Write out every record below exactly as it stands, leaving the pictures out.
Supplied data section start
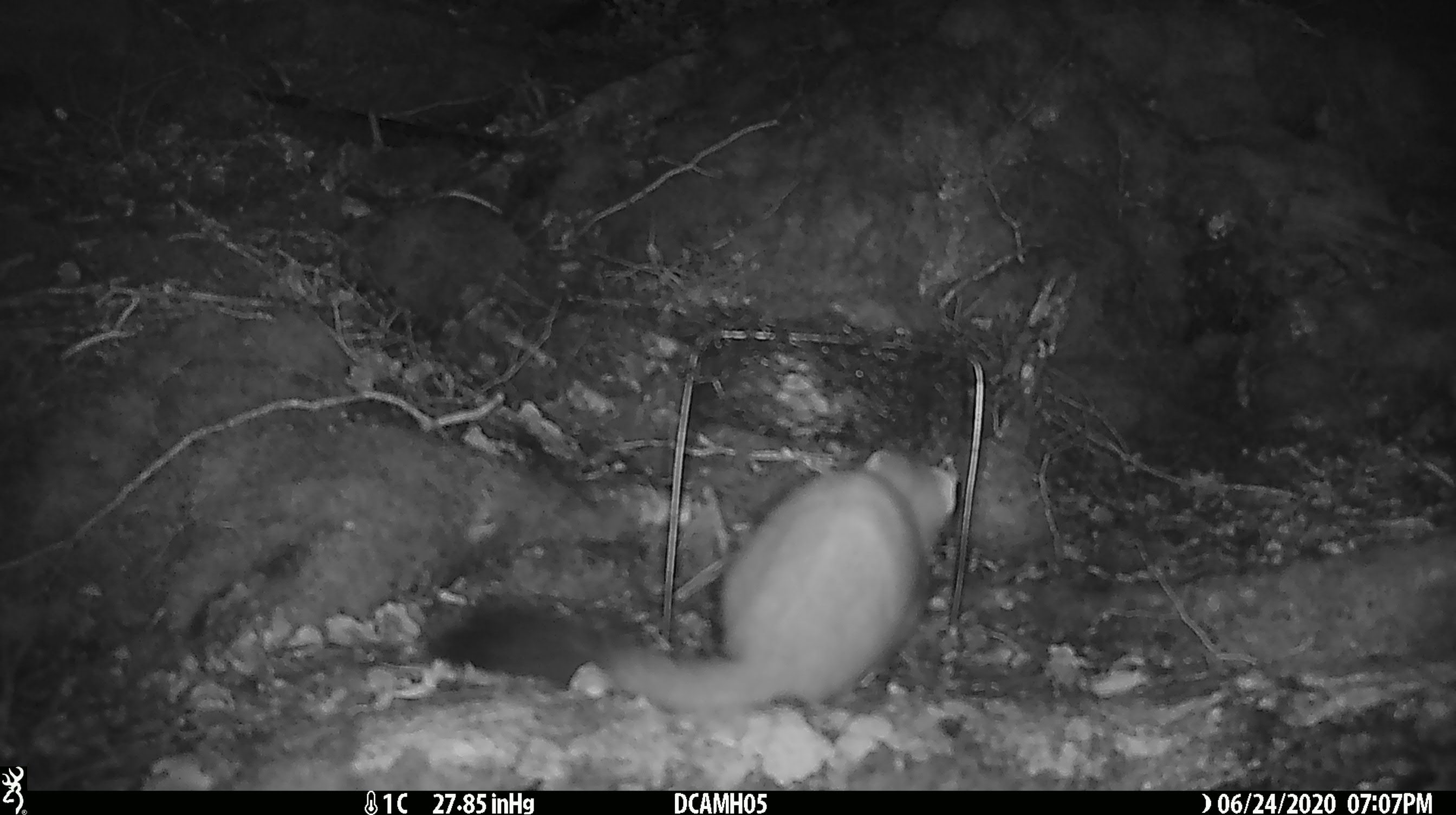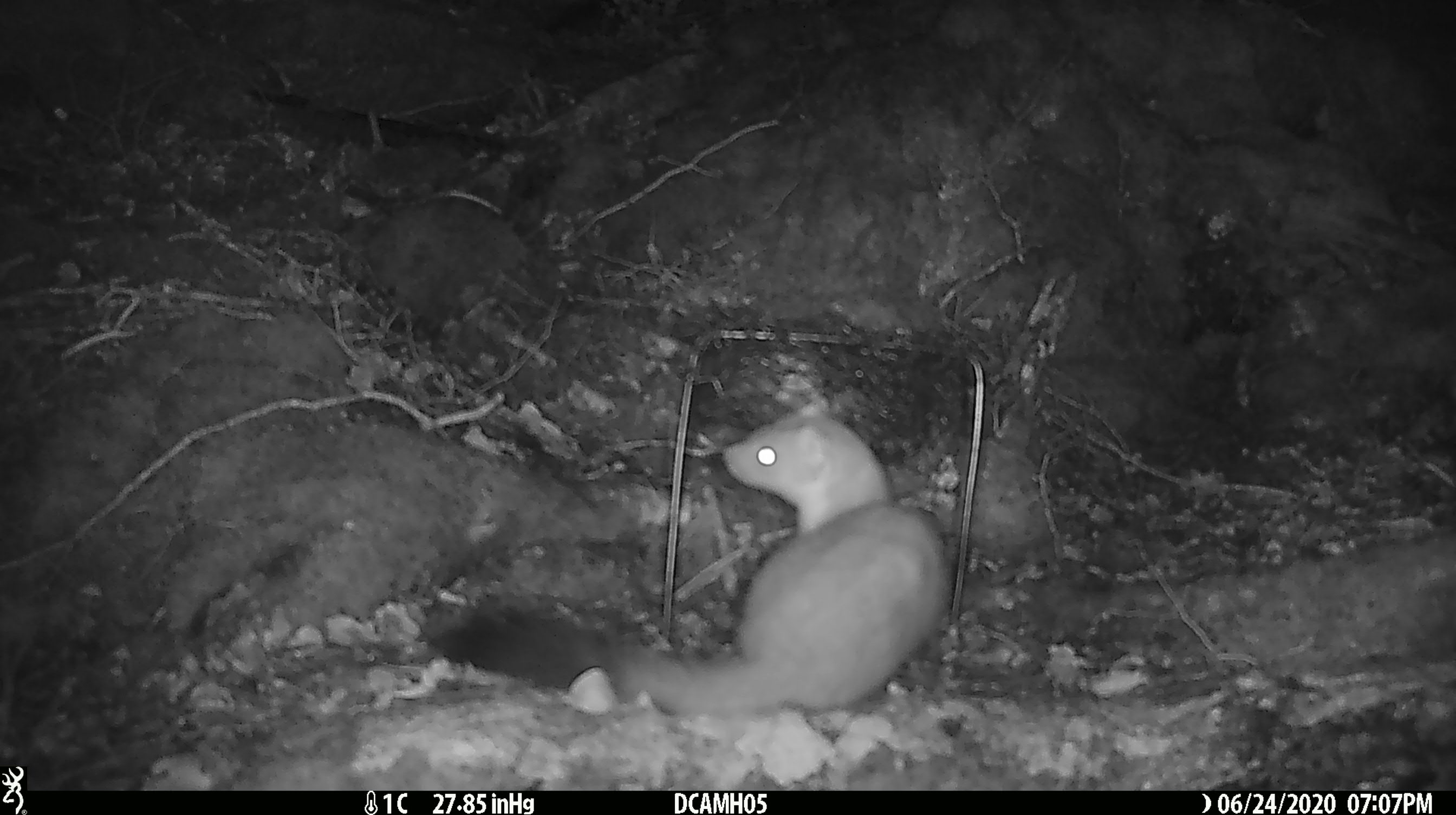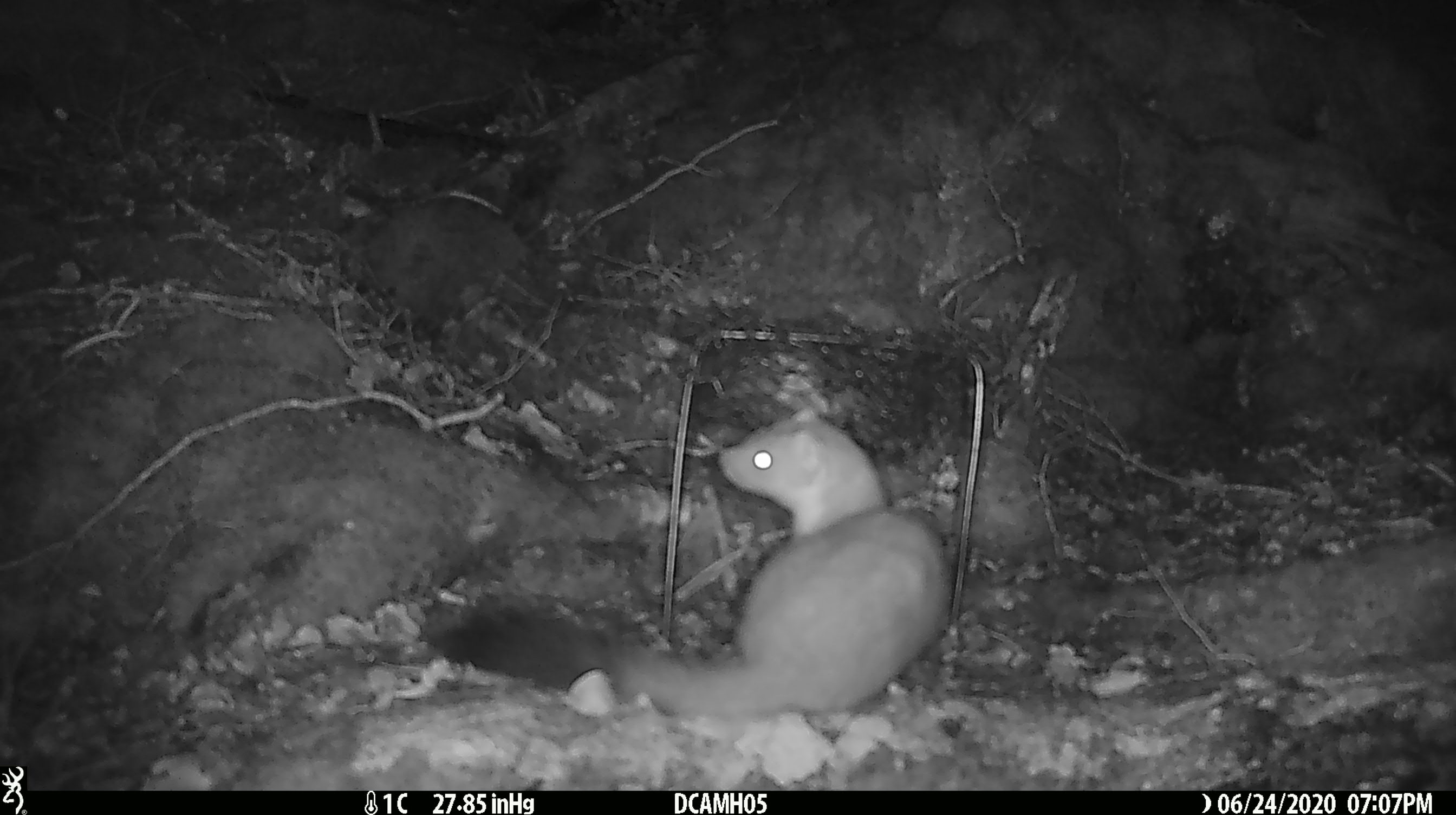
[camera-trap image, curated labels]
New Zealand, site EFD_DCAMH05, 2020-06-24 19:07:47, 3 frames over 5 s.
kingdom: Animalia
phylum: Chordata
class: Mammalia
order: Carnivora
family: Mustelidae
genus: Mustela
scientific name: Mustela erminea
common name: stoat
Supplied data section end
_Expected answer:_
[camera-trap image, curated labels]
New Zealand, site EFD_DCAMH05, 2020-06-24 19:07:47, 3 frames over 5 s.
kingdom: Animalia
phylum: Chordata
class: Mammalia
order: Carnivora
family: Mustelidae
genus: Mustela
scientific name: Mustela erminea
common name: stoat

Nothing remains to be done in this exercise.